I have to hand it to Carr: she handled the "coming out" of the threesome really well, particularly considering that she hasn't had a gay or lesbian couple as even a background character in the series. When Sean is talking to Justin about whether the morose threesome can turn a 2 night fantasy into a lifetime of looooovvvveee, he gestures to a biracial couple and a gay couple in the bar, and points out that if the world can change enough to accept them, it might one day make a triad part of normal, too (altho the term triad is not used). That's a normalization strategy destined to make this real popular among the poly community.
Other aspects of the novel, not so much. Justin, in particular, seems a little concerned whether all this makes him "gay". Er, homophobic, much? Besides, it wouldn't make him gay anyway; it might make him bi. Carr plays up the whole good girl/bad girl theme more than I care for, and the nicknames the guys have for Lily ("sweetness", "baby girl") were a little grating. I have to suspect, however, that Carr knew she was doing that. At one point she describes Lily as squirming like a toddler in church, and if _that_ isn't an intentionally shocking simile to use in a sex scene, I don't know what would be.
Friday shows us Ewan making a play for Natalie, photographer of Sky (and now Teagan). She's got some serious mental health issues as a result of her sister dying some years ago and a generally unloving family (not necessarily abuse -- just real standoffish). Natalie lives for sarcasm, which Ewan admires, but he's worried about her and when Nat says she wishes she weren't always the one taking the pictures but sometimes the one in the picture. Ewan gives her a week of being in the middle of her life: taking her out one night with Riley and Aaron, romancing her, taking her fishing. She gets a bit frantic and attempts to back out when she realizes the depth of her attachment to Ewan, but pictures save the day -- taken by Ewan, of Natalie, living her life.

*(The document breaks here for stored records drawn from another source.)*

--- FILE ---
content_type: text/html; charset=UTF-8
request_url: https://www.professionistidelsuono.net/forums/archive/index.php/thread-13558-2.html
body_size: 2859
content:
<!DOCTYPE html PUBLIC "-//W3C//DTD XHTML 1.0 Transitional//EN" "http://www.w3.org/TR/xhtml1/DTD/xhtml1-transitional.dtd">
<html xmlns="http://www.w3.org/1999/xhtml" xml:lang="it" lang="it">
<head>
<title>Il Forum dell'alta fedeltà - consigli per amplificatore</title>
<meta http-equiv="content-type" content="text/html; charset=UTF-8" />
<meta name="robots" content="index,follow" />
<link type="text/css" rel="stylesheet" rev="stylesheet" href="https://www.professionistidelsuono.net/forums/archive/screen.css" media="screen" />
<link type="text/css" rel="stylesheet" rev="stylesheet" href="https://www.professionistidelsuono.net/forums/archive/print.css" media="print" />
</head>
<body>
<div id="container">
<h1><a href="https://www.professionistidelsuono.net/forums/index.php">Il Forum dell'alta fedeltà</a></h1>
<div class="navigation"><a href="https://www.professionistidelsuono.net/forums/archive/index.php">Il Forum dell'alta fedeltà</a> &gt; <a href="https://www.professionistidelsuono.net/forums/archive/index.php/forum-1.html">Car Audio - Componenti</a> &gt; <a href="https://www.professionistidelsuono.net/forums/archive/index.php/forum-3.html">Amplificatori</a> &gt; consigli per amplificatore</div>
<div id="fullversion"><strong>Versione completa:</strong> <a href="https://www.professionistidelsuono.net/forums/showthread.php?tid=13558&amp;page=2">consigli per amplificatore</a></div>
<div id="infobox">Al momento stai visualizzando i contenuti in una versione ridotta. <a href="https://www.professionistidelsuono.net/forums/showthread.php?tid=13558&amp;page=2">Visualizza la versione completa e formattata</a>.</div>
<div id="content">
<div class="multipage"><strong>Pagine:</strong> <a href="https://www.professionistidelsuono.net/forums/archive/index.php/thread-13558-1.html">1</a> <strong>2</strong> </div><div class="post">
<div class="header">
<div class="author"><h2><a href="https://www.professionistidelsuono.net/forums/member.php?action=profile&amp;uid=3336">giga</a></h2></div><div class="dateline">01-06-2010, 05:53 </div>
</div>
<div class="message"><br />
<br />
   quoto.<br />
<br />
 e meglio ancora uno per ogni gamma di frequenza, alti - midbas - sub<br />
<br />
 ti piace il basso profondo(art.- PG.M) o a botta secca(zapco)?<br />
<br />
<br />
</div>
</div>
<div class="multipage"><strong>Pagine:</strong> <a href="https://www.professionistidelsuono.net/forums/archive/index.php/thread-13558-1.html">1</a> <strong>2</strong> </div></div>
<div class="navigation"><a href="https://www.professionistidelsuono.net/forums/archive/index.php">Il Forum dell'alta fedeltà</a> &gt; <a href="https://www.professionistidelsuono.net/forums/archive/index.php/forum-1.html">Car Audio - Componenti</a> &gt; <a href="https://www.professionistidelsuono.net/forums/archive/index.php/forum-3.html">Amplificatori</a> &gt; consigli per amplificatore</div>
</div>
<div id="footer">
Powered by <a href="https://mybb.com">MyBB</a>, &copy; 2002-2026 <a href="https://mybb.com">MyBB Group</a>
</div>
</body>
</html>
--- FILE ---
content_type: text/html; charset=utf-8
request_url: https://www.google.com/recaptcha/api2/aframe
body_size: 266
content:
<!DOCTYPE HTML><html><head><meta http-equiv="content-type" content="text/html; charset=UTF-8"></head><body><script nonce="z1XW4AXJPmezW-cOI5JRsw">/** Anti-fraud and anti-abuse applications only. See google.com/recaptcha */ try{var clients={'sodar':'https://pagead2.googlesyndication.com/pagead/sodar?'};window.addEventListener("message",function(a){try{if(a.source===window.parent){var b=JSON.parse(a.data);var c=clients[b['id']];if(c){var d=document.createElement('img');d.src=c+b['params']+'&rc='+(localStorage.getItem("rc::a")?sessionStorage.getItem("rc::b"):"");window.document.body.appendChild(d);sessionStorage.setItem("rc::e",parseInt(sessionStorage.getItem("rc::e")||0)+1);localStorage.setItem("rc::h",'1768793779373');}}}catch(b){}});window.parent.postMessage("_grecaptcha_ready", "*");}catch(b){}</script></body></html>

These books aren't going to be for everyone (even I would not let a prepubescent kid near them): you have to have some kind of e-reader (altho you can get free ones for a regular computer, and you don't have to get this through kindle -- EC offers it elsewhere and in various formats), you have to be interested in, not just okay with, very detailed sex scenes used to describe a developing relationship. But if this is the kind of thing you like, it's done really well. I'll keep reading the series, and will probably try some of Carr's other books when it is complete.